(Records of scene-based questions)

····················

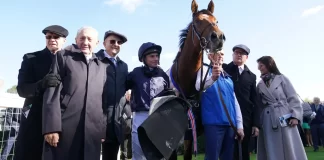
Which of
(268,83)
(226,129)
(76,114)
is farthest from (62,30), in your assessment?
(268,83)

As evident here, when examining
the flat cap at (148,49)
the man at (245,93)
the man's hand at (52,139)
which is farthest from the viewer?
the man at (245,93)

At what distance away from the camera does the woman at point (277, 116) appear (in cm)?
490

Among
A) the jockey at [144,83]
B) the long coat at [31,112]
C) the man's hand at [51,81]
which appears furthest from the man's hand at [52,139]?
the jockey at [144,83]

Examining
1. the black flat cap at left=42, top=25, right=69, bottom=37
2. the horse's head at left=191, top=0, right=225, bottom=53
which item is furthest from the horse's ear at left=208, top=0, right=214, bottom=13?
the black flat cap at left=42, top=25, right=69, bottom=37

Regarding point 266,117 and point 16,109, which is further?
point 16,109

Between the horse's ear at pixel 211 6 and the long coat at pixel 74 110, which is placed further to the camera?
the horse's ear at pixel 211 6

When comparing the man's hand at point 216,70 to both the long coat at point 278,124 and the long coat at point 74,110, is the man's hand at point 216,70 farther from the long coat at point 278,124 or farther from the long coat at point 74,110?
the long coat at point 278,124

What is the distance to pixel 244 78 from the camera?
4.87m

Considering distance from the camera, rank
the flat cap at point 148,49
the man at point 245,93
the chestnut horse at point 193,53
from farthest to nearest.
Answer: the man at point 245,93 → the flat cap at point 148,49 → the chestnut horse at point 193,53

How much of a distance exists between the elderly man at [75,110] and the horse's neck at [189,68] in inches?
40.4

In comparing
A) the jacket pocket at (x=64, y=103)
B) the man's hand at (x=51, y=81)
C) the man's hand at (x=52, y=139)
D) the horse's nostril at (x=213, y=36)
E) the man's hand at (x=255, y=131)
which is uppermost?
the horse's nostril at (x=213, y=36)

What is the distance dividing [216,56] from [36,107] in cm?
227

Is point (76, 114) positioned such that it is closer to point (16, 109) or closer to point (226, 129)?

····················

◆ **Challenge**
Rewrite the part of the records that opens with the line containing "In comparing" and runs through the end of the records, putting "highest" in place of "uppermost" and leaving everything else unchanged.

◆ **Right answer**
In comparing
A) the jacket pocket at (x=64, y=103)
B) the man's hand at (x=51, y=81)
C) the man's hand at (x=52, y=139)
D) the horse's nostril at (x=213, y=36)
E) the man's hand at (x=255, y=131)
which is highest?
the horse's nostril at (x=213, y=36)

What is the distance dividing [216,56] from [36,107] in cm?
227

Is point (76, 114) positioned such that it is closer to point (16, 109) or closer to point (226, 129)?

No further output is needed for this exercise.